Our findings need to be interpreted in the light of a few limitations that were part of this study. First, there was a risk of inclusions bias resulting in low response rates. We collected PROM data in a multidisciplinary program that was implemented during the study period. Response rates may have been negatively influenced by challenges in the implementation of the multidisciplinary follow-up, including difficulties of parents with the activation of their account on the online portal for questionnaires. Moreover, completing questionnaires can be time-consuming, thus decreasing the response rate. Because we used standardized questionnaires for our outcome measurement, there was no possibility to qualitatively assess aspects of distress and intrusions. Secondly, our sample size, the amount of missing data on socio-demographic characteristics, as well as the exclusion of parents with a limited ability of the Dutch language, limited the possibility to assess factors associated with the risk and symptom severity of parental distress and PTSD. Lastly, because of the number of comparisons done in this study, and the exploratory nature of some of the analyses, the risk of chance findings cannot be ruled out. In particular the findings from the comparison on an item-level of the DT-P between parents of patients with CGIM and references groups thus require caution and await further replication in larger samples.

Future perspectives

We think future studies should focus on identification of factors that contribute to distress and PTSD symptoms in parents of patients with CGIM, including socio-demographic characteristics, premorbid psychopathology, previous traumatic experiences, and aspects of medical treatment or communication by health care professionals. Studies should also focus on how to empower factors that may protect parents of patients with CGIM from developing PTSD, including coping skills, psychoeducational support during hospital stay, and supportive communication by health care providers.

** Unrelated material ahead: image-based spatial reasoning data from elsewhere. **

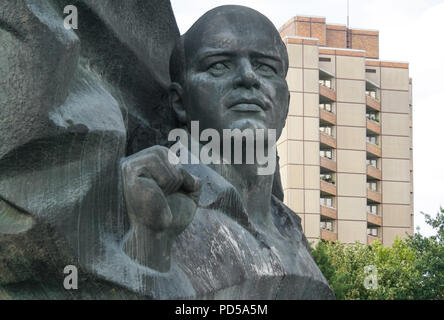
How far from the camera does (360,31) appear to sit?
46531 millimetres

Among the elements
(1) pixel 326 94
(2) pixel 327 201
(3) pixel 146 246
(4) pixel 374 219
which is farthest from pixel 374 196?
(3) pixel 146 246

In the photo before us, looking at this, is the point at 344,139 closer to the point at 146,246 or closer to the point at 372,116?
the point at 372,116

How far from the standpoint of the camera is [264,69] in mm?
5969

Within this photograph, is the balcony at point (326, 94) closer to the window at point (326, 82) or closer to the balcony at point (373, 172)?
the window at point (326, 82)

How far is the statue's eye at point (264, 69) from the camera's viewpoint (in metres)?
5.94

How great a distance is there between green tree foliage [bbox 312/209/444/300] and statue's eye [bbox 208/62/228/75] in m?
15.2

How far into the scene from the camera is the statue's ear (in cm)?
606

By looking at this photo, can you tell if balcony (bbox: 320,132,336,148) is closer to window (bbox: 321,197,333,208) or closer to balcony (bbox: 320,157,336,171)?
balcony (bbox: 320,157,336,171)

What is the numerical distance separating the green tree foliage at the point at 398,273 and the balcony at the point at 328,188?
1342 cm

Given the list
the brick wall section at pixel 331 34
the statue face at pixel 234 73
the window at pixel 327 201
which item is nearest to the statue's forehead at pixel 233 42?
the statue face at pixel 234 73

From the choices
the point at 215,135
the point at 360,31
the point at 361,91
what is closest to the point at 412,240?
the point at 215,135

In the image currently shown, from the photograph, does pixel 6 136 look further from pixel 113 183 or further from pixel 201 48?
pixel 201 48

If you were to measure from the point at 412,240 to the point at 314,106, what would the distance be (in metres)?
19.0

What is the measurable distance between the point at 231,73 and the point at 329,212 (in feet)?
114
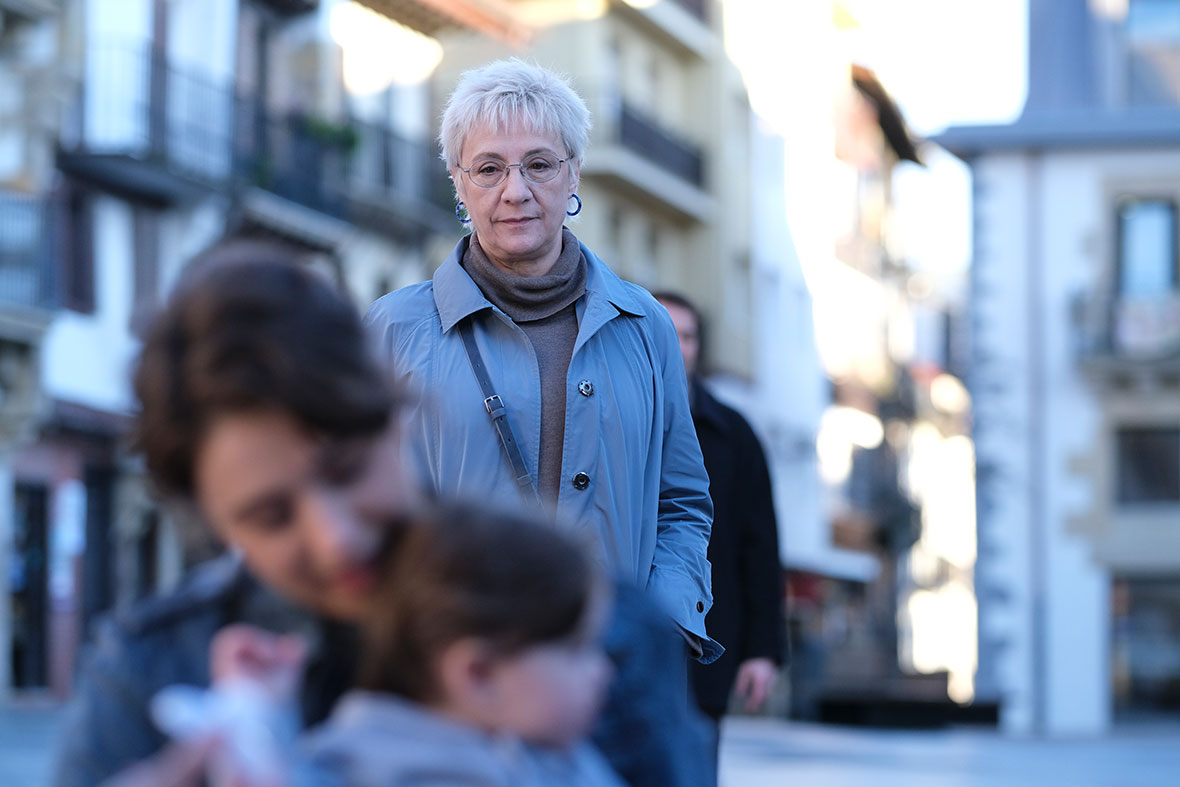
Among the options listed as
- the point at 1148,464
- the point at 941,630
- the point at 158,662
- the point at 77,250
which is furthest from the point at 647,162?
the point at 941,630

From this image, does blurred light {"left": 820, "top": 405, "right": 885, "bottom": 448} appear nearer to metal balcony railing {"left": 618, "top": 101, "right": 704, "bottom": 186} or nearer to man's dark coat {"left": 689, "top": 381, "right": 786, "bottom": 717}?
metal balcony railing {"left": 618, "top": 101, "right": 704, "bottom": 186}

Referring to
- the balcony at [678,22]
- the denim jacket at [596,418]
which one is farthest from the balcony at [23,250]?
the denim jacket at [596,418]

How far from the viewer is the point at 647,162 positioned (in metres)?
39.7

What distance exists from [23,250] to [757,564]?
19.1 m

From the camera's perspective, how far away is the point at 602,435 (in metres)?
4.01

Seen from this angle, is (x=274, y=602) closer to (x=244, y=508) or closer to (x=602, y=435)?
(x=244, y=508)

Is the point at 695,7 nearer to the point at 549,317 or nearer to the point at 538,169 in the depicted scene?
the point at 538,169

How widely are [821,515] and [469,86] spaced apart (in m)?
44.4

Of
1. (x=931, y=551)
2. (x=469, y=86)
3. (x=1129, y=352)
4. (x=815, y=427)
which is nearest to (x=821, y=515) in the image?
(x=815, y=427)

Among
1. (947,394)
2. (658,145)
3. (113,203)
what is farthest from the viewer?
A: (947,394)

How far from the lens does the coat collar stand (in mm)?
4121

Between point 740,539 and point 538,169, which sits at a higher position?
point 538,169

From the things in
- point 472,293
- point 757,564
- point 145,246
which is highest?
point 145,246

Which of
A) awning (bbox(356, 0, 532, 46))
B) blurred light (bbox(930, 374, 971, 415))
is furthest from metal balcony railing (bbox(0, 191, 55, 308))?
blurred light (bbox(930, 374, 971, 415))
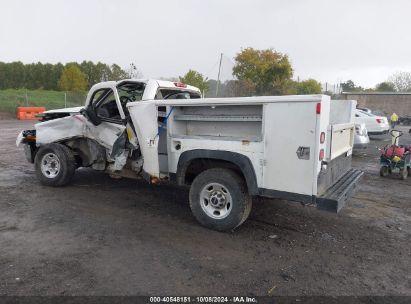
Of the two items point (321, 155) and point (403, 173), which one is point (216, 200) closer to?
point (321, 155)

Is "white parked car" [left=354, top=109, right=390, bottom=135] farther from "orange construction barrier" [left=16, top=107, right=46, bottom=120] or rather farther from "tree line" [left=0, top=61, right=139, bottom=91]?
"tree line" [left=0, top=61, right=139, bottom=91]

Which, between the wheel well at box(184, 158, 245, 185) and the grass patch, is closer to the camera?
the wheel well at box(184, 158, 245, 185)

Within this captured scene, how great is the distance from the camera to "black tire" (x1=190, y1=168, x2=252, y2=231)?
4.64 meters

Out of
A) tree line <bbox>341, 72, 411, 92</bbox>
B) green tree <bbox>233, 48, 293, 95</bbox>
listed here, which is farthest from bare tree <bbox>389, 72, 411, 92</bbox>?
green tree <bbox>233, 48, 293, 95</bbox>

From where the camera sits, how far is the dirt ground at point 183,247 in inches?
139

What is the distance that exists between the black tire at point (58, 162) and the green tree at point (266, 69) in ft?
80.3

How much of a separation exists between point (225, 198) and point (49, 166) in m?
3.94

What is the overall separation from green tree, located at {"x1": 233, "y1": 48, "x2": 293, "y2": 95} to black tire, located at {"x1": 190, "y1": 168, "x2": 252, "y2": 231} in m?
25.8

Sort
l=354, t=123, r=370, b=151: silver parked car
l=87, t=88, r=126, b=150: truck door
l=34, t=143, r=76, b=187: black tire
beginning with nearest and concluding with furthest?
l=87, t=88, r=126, b=150: truck door < l=34, t=143, r=76, b=187: black tire < l=354, t=123, r=370, b=151: silver parked car

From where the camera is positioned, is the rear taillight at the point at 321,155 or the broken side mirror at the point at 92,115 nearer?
the rear taillight at the point at 321,155

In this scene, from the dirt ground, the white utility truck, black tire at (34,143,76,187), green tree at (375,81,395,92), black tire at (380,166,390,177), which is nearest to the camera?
the dirt ground

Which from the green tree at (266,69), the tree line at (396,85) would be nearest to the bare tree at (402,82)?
the tree line at (396,85)

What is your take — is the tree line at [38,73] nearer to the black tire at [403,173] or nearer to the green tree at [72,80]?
the green tree at [72,80]

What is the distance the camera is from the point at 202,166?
526 cm
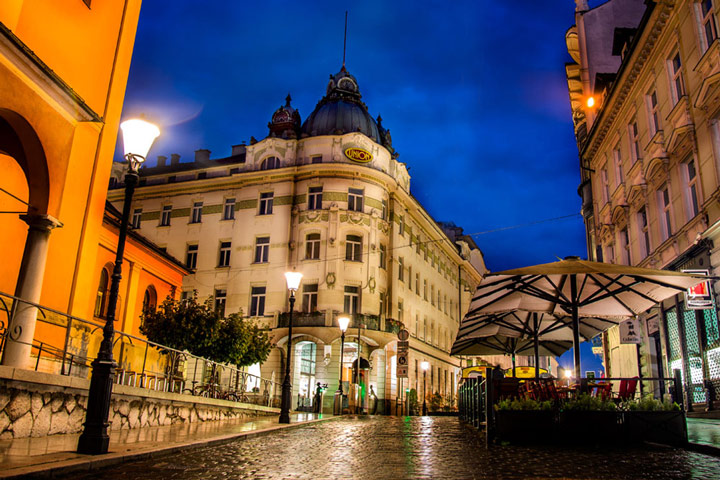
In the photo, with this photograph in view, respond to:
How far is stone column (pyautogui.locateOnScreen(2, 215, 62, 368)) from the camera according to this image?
9.85 m

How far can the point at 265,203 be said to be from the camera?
127 ft

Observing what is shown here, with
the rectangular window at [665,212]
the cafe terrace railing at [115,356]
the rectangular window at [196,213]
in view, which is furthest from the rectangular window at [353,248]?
the rectangular window at [665,212]

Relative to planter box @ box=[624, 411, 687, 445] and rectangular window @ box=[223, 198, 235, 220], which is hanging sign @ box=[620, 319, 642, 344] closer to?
planter box @ box=[624, 411, 687, 445]

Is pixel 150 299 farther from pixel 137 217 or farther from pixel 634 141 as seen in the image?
pixel 634 141

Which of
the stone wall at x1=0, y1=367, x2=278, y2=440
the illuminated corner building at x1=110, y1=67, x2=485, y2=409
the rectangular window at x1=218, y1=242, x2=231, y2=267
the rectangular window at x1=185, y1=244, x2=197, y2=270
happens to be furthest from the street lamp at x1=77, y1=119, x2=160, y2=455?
the rectangular window at x1=185, y1=244, x2=197, y2=270

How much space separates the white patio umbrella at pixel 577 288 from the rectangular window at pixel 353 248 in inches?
860

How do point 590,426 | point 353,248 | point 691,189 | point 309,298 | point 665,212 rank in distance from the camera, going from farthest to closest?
point 353,248, point 309,298, point 665,212, point 691,189, point 590,426

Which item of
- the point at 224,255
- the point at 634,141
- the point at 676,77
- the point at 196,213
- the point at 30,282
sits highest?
the point at 196,213

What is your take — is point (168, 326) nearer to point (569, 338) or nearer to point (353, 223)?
point (569, 338)

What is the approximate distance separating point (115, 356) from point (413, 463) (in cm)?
811

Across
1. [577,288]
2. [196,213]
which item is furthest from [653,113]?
[196,213]

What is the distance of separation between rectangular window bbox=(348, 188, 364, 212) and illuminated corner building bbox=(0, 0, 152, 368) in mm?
22672

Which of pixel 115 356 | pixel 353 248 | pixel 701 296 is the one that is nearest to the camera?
pixel 115 356

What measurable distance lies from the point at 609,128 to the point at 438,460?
2196 centimetres
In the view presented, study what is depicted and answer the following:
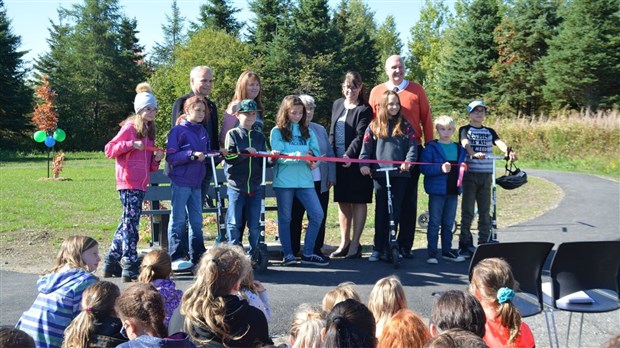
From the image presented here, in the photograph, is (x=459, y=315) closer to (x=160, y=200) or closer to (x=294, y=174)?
(x=294, y=174)

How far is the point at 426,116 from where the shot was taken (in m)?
8.82

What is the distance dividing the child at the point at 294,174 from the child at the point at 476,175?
2.03 metres

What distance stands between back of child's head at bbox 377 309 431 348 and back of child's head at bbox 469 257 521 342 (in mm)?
756

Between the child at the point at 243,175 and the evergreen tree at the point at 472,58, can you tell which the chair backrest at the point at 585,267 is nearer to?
the child at the point at 243,175

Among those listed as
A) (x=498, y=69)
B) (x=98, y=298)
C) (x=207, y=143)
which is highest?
(x=498, y=69)

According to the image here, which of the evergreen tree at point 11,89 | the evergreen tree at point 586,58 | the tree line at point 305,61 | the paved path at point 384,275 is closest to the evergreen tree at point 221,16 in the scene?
the tree line at point 305,61

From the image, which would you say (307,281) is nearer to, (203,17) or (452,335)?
(452,335)

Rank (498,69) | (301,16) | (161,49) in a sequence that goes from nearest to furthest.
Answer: (498,69), (301,16), (161,49)

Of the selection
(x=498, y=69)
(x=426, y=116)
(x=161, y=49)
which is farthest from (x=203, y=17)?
(x=426, y=116)

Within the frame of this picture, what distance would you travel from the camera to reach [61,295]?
439cm

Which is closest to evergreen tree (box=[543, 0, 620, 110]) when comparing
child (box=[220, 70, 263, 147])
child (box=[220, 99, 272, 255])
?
child (box=[220, 70, 263, 147])

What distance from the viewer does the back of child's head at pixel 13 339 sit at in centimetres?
278

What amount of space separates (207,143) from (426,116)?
3100 millimetres

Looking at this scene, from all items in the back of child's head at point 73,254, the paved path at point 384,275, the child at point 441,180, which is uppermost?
the child at point 441,180
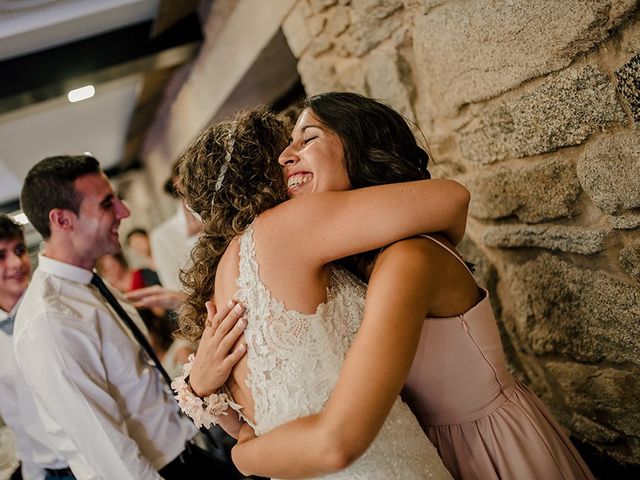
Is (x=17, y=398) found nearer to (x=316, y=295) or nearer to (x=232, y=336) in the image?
(x=232, y=336)

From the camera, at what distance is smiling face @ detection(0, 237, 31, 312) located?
2531 mm

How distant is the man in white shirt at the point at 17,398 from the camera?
208 cm

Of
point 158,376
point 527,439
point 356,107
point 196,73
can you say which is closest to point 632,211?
point 527,439

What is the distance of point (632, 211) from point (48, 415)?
2066mm

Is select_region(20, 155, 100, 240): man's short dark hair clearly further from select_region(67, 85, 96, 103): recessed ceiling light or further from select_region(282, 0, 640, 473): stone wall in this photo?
select_region(67, 85, 96, 103): recessed ceiling light

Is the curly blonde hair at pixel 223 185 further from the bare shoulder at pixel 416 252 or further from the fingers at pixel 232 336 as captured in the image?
the bare shoulder at pixel 416 252

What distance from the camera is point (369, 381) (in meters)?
0.89

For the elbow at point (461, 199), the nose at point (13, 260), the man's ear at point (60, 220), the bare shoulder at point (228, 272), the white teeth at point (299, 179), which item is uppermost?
the man's ear at point (60, 220)

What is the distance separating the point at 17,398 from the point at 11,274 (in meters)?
0.65

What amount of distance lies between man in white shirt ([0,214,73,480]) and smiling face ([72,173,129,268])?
0.58 metres

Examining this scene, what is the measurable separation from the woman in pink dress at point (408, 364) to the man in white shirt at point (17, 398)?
1.24 meters

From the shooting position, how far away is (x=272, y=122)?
58.2 inches

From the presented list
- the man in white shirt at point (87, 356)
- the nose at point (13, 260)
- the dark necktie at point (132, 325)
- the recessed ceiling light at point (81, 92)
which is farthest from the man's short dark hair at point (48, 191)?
the recessed ceiling light at point (81, 92)

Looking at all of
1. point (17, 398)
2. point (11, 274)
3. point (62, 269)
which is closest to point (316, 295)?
point (62, 269)
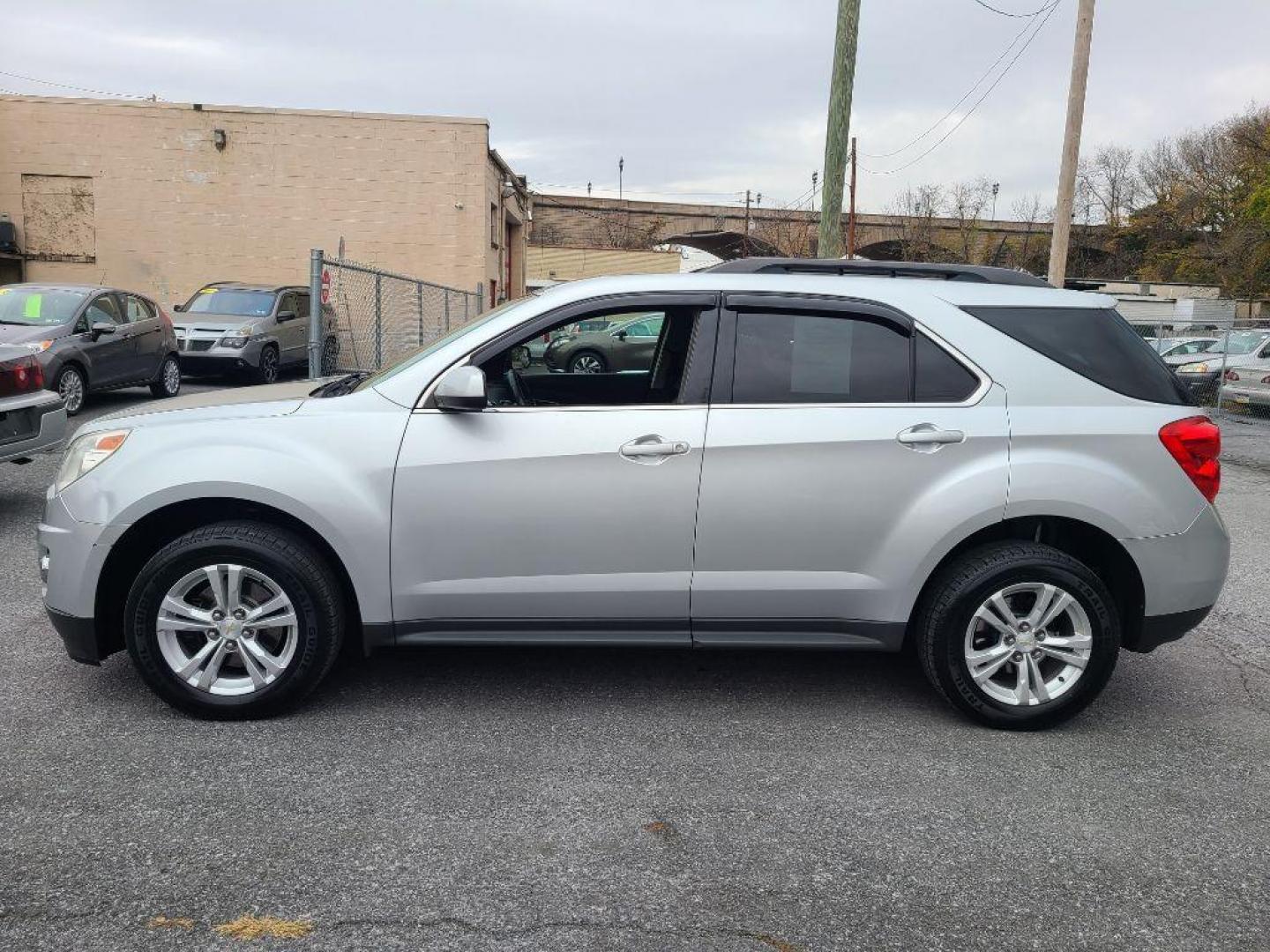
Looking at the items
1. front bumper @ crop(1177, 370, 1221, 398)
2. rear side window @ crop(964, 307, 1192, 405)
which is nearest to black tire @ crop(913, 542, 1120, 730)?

For future studies it would further be interesting to use a qualitative approach with interviews or focus groups to assess the nature of the intrusions parents experience and what triggers intrusions. This may provide more insight in the specific experiences that are traumatic to parents. Insight in factors that contribute to distress and PTSD may lead to interventions to prevent distress and PTSD.

Lastly, we recommend longitudinal monitoring of psychological wellbeing of parents in follow-up of patients with CGIM. This allows for the assessment of longitudinal trends in distress and PTSD symptoms and may provide more insight in the type of PTSD the parents may experience, triggers for intrusion and the effects of interventions, including EMDR, psychoeducational interventions, parent-support groups and online interventions. [44,45,46,47, 53].

Attending pediatric surgeons should be aware of the stressful and potentially traumatic effects of the treatments they provide on the parents of their patients, strive for open and frequent communication in order to lower stress levels in parents. Routine monitoring of PROM data can help to early recognize parents that may benefit from interventions that help them process their experience. This shows why providing standardized follow-up by a multidisciplinary team including a psychologist, should be recommended for all expertise centers treating surgical congenital malformations.

Conclusions

In this study we demonstrated a higher prevalence of PTSD in mothers of patients with CGIM compared to a reference group and symptoms of intrusion in a majority of parents. These findings emphasize the need for monitoring of psychological wellbeing of parents of patients with CGIM in follow-up and that screening on PTSD symptoms may contribute to integrative, family-centered care. Early recognition of PTSD or distress symptoms and early interventions may improve psychological wellbeing of the parents.